Afshar P、Mohammadi A、Plataniotis KN、Oikonomou A、Benali H。来自 手工制作到基于深度学习的癌症放射组学:挑战和 机会。 IEEE 信号处理杂志 2019; 36:132-60。可用 here

我在没有考虑过拟合的情况下尝试了这个 here(我没有应用低级学习者的折叠预测):

示例数据

# library
library(tidyverse)
library(caret)
library(glmnet)
library(mlbench)

# get example data
data(PimaIndiansDiabetes,package="mlbench")
data <- PimaIndiansDiabetes

# add the super doctors opinion to the data
set.seed(2323)
data %>% 
  rowwise() %>% 
  mutate(superdoc=case_when(diabetes=="pos" ~ as.numeric(sample(0:2,1)),TRUE~ 0)) -> data

# separate the data in a training set and test set
train.data <- data[1:550,]
test.data <- data[551:768,]

不考虑折叠预测的堆叠模型:

# elastic net regression (without the superdoc's opinion)
set.seed(2323)
model <- train(
  diabetes ~.,data = train.data %>% select(-superdoc),method = "glmnet",trControl = trainControl("repeatedcv",number = 10,repeats=10,classProbs = TRUE,savePredictions = TRUE,summaryFunction = twoClassSummary),tuneLength = 10,metric="ROC" #ROC metric is in twoClassSummary
)


# extract the coefficients for the best alpha and lambda  
coef(model$finalModel,model$finalModel$lambdaOpt) -> coeffs
tidy(coeffs) %>% tibble() -> coeffs

coef.interc = coeffs %>% filter(row=="(Intercept)") %>% pull(value)
coef.pregnant = coeffs %>% filter(row=="pregnant") %>% pull(value)
coef.glucose = coeffs %>% filter(row=="glucose") %>% pull(value)
coef.pressure = coeffs %>% filter(row=="pressure") %>% pull(value)
coef.mass = coeffs %>% filter(row=="mass") %>% pull(value)
coef.pedigree = coeffs %>% filter(row=="pedigree") %>% pull(value)
coef.age = coeffs %>% filter(row=="age") %>% pull(value)

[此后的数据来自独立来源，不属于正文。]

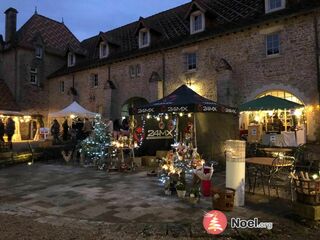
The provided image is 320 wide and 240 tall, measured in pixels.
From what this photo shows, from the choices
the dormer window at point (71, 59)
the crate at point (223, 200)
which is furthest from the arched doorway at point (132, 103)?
the crate at point (223, 200)

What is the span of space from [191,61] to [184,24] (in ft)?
11.6

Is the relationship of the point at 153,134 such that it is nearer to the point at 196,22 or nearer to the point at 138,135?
the point at 138,135

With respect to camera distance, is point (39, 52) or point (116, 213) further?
point (39, 52)

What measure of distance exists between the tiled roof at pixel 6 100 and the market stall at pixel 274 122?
1819 cm

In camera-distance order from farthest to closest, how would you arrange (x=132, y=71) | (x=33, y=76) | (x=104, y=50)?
(x=33, y=76) < (x=104, y=50) < (x=132, y=71)

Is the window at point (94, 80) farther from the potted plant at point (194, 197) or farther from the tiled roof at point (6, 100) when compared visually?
the potted plant at point (194, 197)

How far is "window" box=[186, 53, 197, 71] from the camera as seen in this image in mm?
18078

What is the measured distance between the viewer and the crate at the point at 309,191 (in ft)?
18.0

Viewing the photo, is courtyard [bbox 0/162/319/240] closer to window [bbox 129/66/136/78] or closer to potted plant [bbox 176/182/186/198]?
potted plant [bbox 176/182/186/198]

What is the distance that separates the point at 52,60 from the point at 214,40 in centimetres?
1751

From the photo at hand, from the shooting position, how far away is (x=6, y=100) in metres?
25.1

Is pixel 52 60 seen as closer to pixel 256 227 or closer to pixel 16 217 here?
pixel 16 217

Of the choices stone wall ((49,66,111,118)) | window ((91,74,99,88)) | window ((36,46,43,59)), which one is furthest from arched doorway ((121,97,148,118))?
window ((36,46,43,59))

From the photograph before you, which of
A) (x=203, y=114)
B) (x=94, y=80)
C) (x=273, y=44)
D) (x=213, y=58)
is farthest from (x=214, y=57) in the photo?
(x=94, y=80)
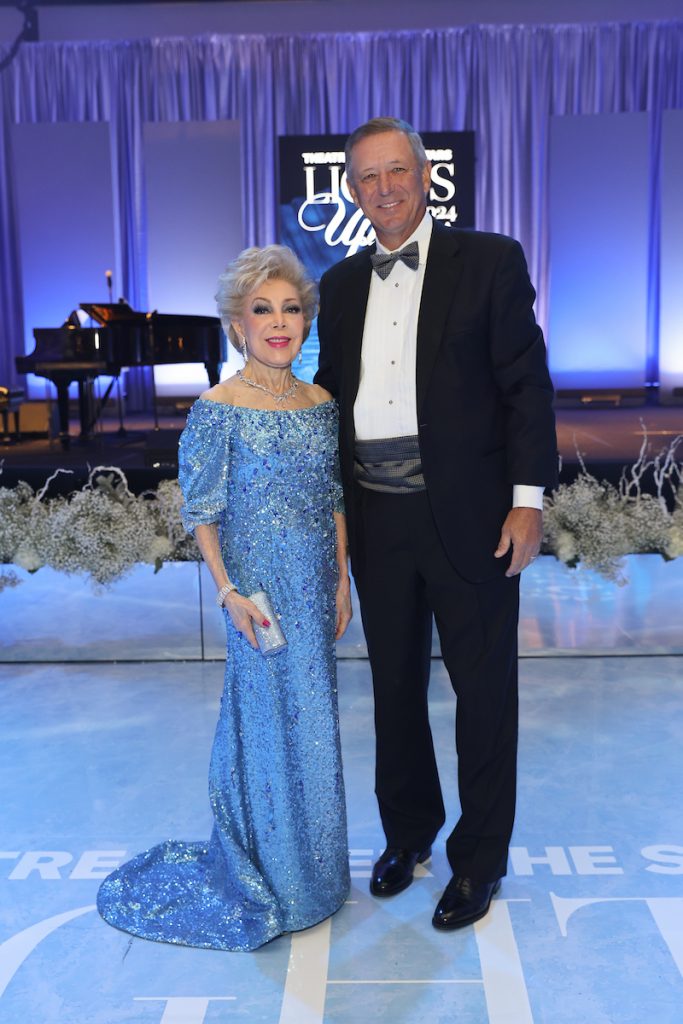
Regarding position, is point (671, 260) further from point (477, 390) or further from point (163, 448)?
point (477, 390)

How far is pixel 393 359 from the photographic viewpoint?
8.11ft

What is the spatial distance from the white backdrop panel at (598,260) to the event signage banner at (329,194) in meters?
3.18

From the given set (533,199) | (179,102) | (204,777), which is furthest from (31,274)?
(204,777)

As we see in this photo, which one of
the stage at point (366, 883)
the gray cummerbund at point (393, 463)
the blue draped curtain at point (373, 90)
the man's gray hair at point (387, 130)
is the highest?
the blue draped curtain at point (373, 90)

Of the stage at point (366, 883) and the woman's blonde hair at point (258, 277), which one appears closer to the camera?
the stage at point (366, 883)

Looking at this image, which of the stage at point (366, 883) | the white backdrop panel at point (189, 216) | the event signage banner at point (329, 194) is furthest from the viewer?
the white backdrop panel at point (189, 216)

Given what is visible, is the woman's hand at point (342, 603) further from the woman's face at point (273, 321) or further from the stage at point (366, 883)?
the stage at point (366, 883)

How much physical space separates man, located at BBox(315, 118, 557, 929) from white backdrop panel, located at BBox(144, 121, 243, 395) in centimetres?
1003

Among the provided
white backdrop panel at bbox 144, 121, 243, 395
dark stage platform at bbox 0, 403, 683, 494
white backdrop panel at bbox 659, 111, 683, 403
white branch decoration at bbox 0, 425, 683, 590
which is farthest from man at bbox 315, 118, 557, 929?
white backdrop panel at bbox 659, 111, 683, 403

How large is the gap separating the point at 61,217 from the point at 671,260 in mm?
7175

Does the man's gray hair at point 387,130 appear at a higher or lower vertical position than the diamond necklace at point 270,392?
higher

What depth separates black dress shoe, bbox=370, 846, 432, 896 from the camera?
2662mm

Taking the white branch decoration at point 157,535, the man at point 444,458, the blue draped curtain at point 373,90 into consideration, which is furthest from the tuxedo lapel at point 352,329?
the blue draped curtain at point 373,90

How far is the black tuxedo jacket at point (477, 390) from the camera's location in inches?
94.3
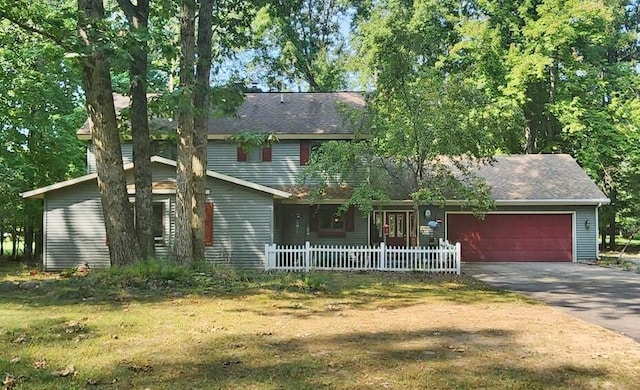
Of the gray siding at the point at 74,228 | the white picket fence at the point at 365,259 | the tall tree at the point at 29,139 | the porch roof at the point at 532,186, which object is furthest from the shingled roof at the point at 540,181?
the tall tree at the point at 29,139

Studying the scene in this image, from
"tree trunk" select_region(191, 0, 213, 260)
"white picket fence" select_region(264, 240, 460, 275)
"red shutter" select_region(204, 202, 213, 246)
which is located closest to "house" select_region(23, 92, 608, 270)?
"red shutter" select_region(204, 202, 213, 246)

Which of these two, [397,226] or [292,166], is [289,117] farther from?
[397,226]

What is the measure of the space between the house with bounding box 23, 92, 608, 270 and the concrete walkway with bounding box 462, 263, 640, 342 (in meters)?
1.60

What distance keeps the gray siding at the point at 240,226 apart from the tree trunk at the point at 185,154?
3405 millimetres

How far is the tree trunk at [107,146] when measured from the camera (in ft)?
38.3

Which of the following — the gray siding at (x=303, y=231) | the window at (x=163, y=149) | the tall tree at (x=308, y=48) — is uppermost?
the tall tree at (x=308, y=48)

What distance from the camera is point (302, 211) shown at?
782 inches

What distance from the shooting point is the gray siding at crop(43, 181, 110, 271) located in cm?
1714

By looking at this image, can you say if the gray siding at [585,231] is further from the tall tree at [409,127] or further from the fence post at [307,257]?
the fence post at [307,257]

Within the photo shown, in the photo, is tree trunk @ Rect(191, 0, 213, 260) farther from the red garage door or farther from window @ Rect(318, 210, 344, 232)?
the red garage door

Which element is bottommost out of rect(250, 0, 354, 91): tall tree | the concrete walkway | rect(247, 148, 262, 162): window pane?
the concrete walkway

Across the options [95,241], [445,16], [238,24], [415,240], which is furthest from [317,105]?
[445,16]

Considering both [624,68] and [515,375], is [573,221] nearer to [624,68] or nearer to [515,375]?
[624,68]

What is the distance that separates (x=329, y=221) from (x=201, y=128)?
708 cm
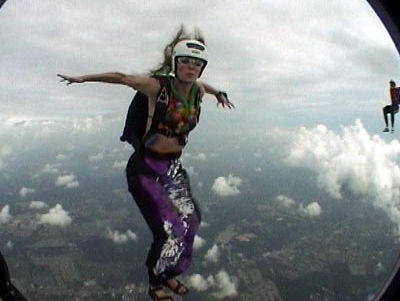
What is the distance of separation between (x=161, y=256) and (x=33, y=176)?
7522 millimetres

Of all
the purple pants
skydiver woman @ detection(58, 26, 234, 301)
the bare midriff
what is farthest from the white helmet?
the purple pants

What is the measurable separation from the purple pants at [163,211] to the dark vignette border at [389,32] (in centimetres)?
76

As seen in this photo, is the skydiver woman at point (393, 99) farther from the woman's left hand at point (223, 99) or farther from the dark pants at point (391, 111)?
the woman's left hand at point (223, 99)

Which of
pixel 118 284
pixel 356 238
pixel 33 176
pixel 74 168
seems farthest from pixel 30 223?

# combine the model with the superdoc's opinion in a logistic regression model
finalmodel = glm(diabetes ~ superdoc + I(coef.interc + coef.pregnant*pregnant + coef.glucose*glucose + coef.pressure*pressure + coef.mass*mass + coef.pedigree*pedigree + coef.age*age),family=binomial,data=train.data)

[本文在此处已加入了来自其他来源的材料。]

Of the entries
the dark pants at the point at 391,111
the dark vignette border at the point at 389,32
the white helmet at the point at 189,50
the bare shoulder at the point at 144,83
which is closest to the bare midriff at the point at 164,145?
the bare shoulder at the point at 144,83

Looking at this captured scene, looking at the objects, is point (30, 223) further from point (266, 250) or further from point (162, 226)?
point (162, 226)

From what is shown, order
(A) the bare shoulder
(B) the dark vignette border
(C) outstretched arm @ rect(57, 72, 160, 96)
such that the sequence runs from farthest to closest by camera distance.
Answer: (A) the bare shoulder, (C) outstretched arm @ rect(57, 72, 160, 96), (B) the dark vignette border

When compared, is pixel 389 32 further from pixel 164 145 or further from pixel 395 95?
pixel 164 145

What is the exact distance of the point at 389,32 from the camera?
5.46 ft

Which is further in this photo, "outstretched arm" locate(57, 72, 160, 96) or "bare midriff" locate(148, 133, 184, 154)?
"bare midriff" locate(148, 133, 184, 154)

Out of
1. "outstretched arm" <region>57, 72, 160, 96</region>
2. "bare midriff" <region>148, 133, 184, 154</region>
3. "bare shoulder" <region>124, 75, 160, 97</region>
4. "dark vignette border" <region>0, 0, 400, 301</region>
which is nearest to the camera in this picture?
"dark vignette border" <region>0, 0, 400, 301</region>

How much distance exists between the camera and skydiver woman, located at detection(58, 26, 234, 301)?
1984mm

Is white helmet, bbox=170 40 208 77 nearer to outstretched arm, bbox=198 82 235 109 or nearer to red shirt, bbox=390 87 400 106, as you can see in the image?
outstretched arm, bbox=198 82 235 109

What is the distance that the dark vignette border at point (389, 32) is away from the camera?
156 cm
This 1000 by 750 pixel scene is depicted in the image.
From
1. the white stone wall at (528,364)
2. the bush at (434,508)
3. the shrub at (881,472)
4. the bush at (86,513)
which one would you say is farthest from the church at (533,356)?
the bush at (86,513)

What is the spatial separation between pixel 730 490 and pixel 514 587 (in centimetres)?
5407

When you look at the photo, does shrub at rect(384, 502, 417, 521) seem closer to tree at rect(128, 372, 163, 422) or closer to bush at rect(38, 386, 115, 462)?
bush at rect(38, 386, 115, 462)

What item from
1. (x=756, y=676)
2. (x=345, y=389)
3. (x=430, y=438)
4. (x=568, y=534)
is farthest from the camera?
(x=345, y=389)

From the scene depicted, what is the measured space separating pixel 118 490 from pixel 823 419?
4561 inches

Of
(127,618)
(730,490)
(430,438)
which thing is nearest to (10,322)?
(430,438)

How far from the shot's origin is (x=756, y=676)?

# make predictions on the test data
predict(finalmodel,test.data,type="response") -> predictions


# check the AUC of the model in the test data
roc(test.data$diabetes,predictions,ci=TRUE) 
#> Setting levels: control = neg,case = pos
#> Setting direction: controls < cases
#> 
#> Call:
#> roc.default(response = test.data$diabetes,predictor = predictions,ci = TRUE)
#> 
#> Data: predictions in 145 controls (test.data$diabetes neg) < 73 cases (test.data$diabetes pos).
#> Area under the curve: 0.9345
#> 95% CI: 0.8969-0.9721 (DeLong)

现在我想根据这篇非常有用的帖子考虑使用 mlr3 包系列的折叠预测:Tuning a stacked learner

#library
library(mlr3)
library(mlr3learners)
library(mlr3pipelines)
library(mlr3filters)
library(mlr3tuning)
library(paradox)
library(glmnet)

# creat elastic net regression
glmnet_lrn =  lrn("classif.cv_glmnet",predict_type = "prob")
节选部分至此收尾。